Somehow, pen tablet drivers hpen(4) and hconf(4) for usbhid have gone under the radar. It's available for FreeBSD 13.0 and 13.1. There may be better chances of success trying it on FreeBSD 13.1.

Is the hpen module automatically loaded when the device is plugged in? If it's not, `kldload hpen`. This module requires the usbhid architecture, which needs to be enabled from /boot/loader.conf. The output you showed above shows a lot of older drivers from uhid: they're prefixed with u instead of h. usbhid and uhid drivers can run side by side. There can be some issues depending on hardware, but there's workarounds.

It's important to increase the permissions of /dev/input/* for the wheel group. This must happen before additional steps can work. This is done through /etc/devfs.rules, with a reference from rc.conf.

Also, you may have tried xev. If that doesn't work, see if x11/antimicro shows anything for it: it's for gamepads, but it also can automatically detect a device and register multimedia keys and keyboard events.

It will likely need to a custom /usr/local/etc/X11/xorg.conf.d/ file as mentioned above so the device will behave like a mouse across the window screen.

There's more details in Thread howto-enabling-multimedia-keys-gamepads-joysticks-for-desktop-usbhid.84464. This is the same howto linked above, more was added to it, and the title was changed to be for gamepads too. It's about drivers that use usbhid. These usbhid drivers use plenty of the same instructions. A few workarounds to potential problems are there.


There's an older wsp, which was meant for the older uhid system.

Some got a touchpad to work before by using iichid instead of usbhid on an older system of FreeBSD: Thread asus-zenbook-13-ux433fn-touchpad-unrecognized.73750. They made a custom install without the ports system on a CURRENT system. Using CURRENT isn't recommended for most purposes and compiling a driver without a Makefile would be challenging. That thread is good for looking at. Now, there's a version of iichid(4) in the kernel and in ports. There are actually few iichid drivers available.
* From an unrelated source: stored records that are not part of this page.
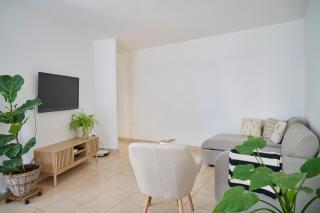 Modern 2 bedrooms apartment Huningue near Basel with parking - Huningue - 9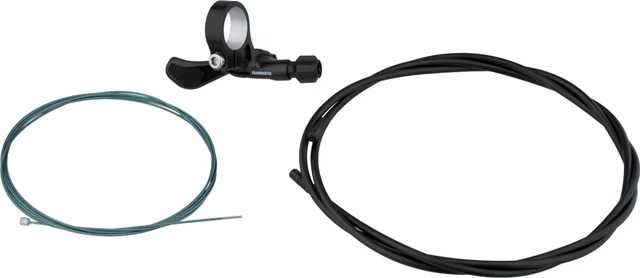Команда за телескопично колче Shimano SL-MT500-L Clamp Cable kit
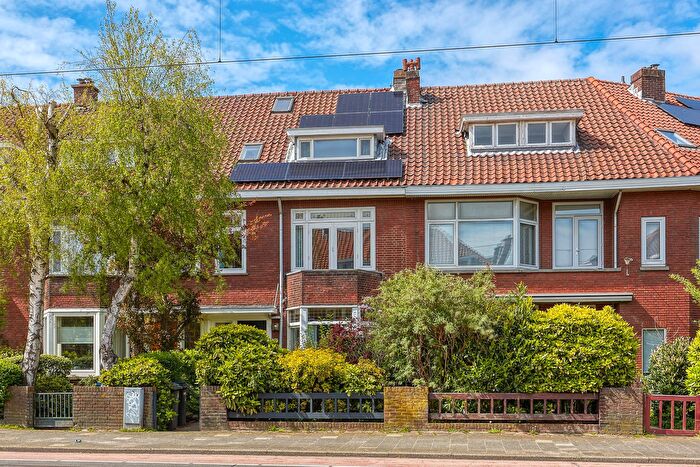 7-kamerhuis te huur in Voorburg West noord, Voorburg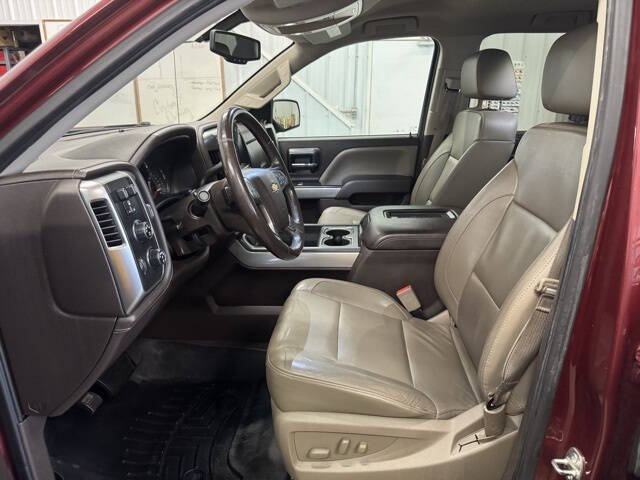 2016 Chevrolet Silverado 1500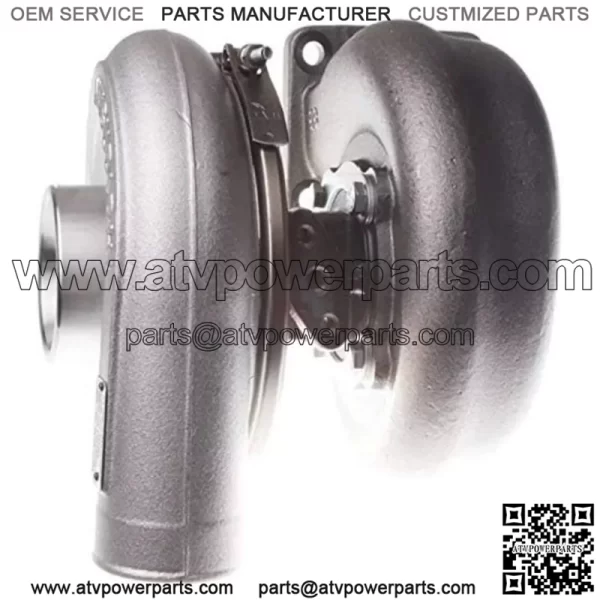 Turbo TD08H Turbocharger 49188-01651 for Kobelco SK310-3 SK450-3 Engine 6D24T - Image 4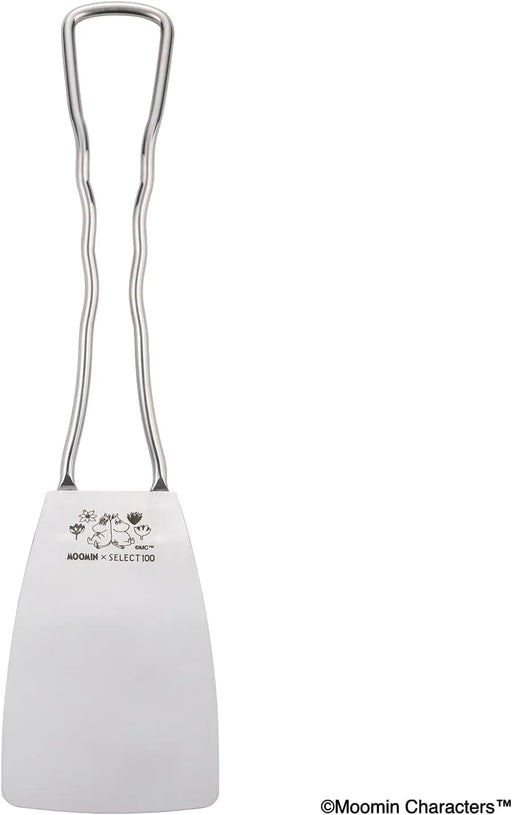 Kai DH3205 Turner Stainless Steel Kitchen Utensil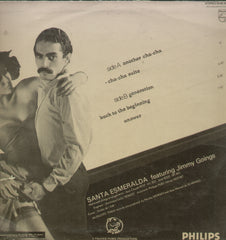 Santa Esmeralda Another Cha-Cha - English Bollywood Vinyl LP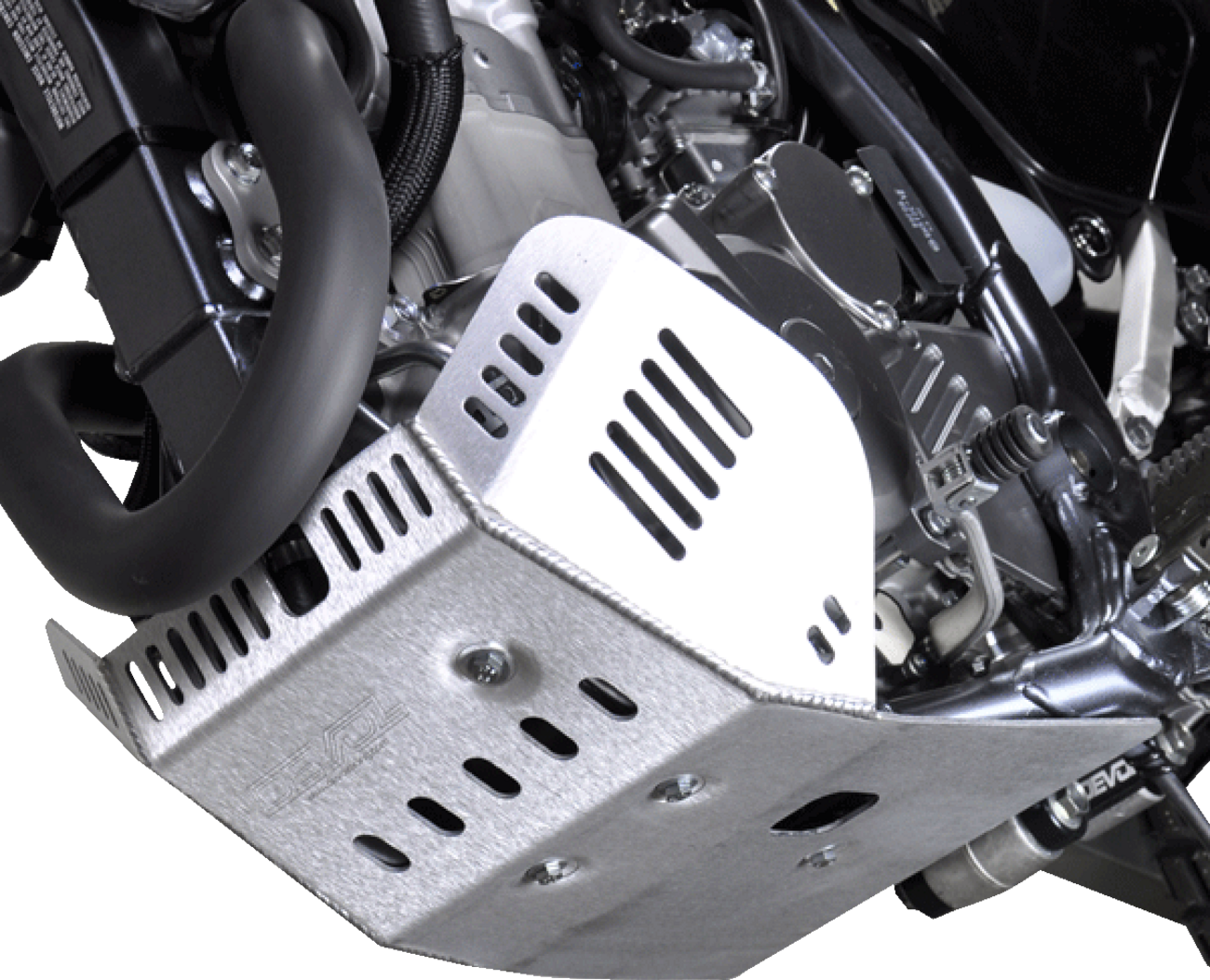 Devol Skid Plate Suzuki / Kawasaki 400cc 2000-2024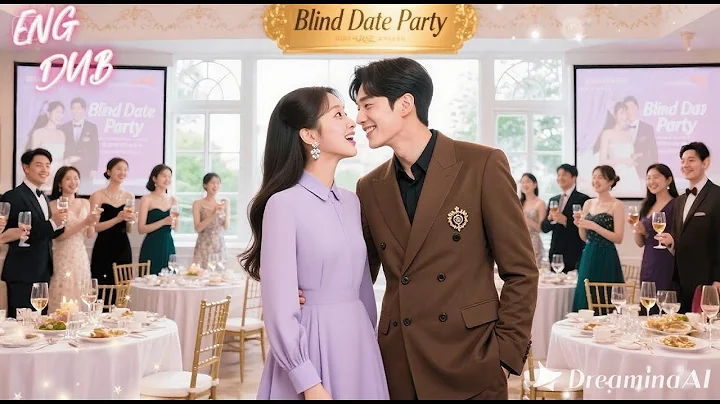 💗To Ruin a Blind Date,She Kiss To Stranger—clueless He's a Billionaire CEO&Fall in Love with Her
usbhid is now standard on FreeBSD 13.1.


----------



## sidetone (Jun 7, 2022)

Hi Amooti,

The How-to was updated. Try it with usbhid, and post the `dmesg` from hot-plugging it. I'm curious if `hpen` shows up there.

Then, translate the gamestick/joypad instructions for the tablet. After setting up the /dev/ permissions, can you see if joytran detects any device and if it registers any events from it?


Anyone who can try that on a tablet can also respond. These instructions aren't expected to work for Bluetooth devices.


----------



## Amooti (Jun 27, 2022)

Thanks once more sidetone!  I kind of dropped out of this conversation to experiment with OpenBSD, which has its advantages and disadvantages, I guess, though the tablet input just works.  I will now try your most recent suggestions and post my results when I am through.


----------